**Spatial relation data:**
--

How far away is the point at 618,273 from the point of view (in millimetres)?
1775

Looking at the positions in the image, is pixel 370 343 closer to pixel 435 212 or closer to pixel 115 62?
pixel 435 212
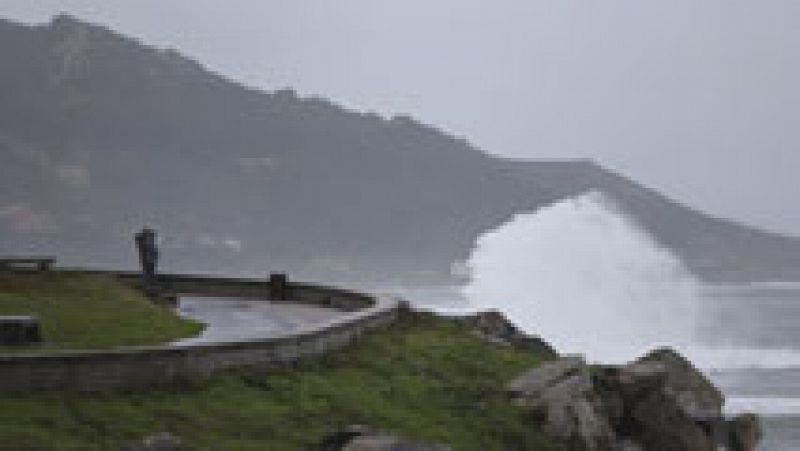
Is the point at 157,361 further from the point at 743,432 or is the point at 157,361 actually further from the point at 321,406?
the point at 743,432

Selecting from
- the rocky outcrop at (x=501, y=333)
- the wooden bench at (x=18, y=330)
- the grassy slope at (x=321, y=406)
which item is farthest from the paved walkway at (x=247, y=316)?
the rocky outcrop at (x=501, y=333)

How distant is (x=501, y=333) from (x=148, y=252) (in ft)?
30.1

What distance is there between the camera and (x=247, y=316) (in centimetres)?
3603

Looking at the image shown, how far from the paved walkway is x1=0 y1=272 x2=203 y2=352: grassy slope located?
821mm

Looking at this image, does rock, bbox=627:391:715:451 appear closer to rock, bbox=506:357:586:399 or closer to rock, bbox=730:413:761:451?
rock, bbox=506:357:586:399

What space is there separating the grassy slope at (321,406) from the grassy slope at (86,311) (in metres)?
3.08

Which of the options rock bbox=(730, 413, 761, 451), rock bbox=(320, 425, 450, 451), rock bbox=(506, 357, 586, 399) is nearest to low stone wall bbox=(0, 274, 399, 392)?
rock bbox=(320, 425, 450, 451)

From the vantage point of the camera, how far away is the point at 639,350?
6363 inches

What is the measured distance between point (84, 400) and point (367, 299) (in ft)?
50.2

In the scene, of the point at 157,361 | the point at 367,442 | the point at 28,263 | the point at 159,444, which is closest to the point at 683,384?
the point at 367,442

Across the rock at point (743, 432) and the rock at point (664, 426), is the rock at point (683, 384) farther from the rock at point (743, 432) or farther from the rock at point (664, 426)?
the rock at point (743, 432)

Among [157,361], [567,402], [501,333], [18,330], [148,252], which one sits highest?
[148,252]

--

**To be done:**
Turn the part of the material that opens with the line containing "one sits highest?" and closes at the end of the material into a Markdown table with columns headed Row and Line, numbering each row and omitting blank lines.

**Correct result:**
| Row | Line |
|---|---|
| 1 | Among [157,361], [567,402], [501,333], [18,330], [148,252], which one sits highest? |
| 2 | [148,252] |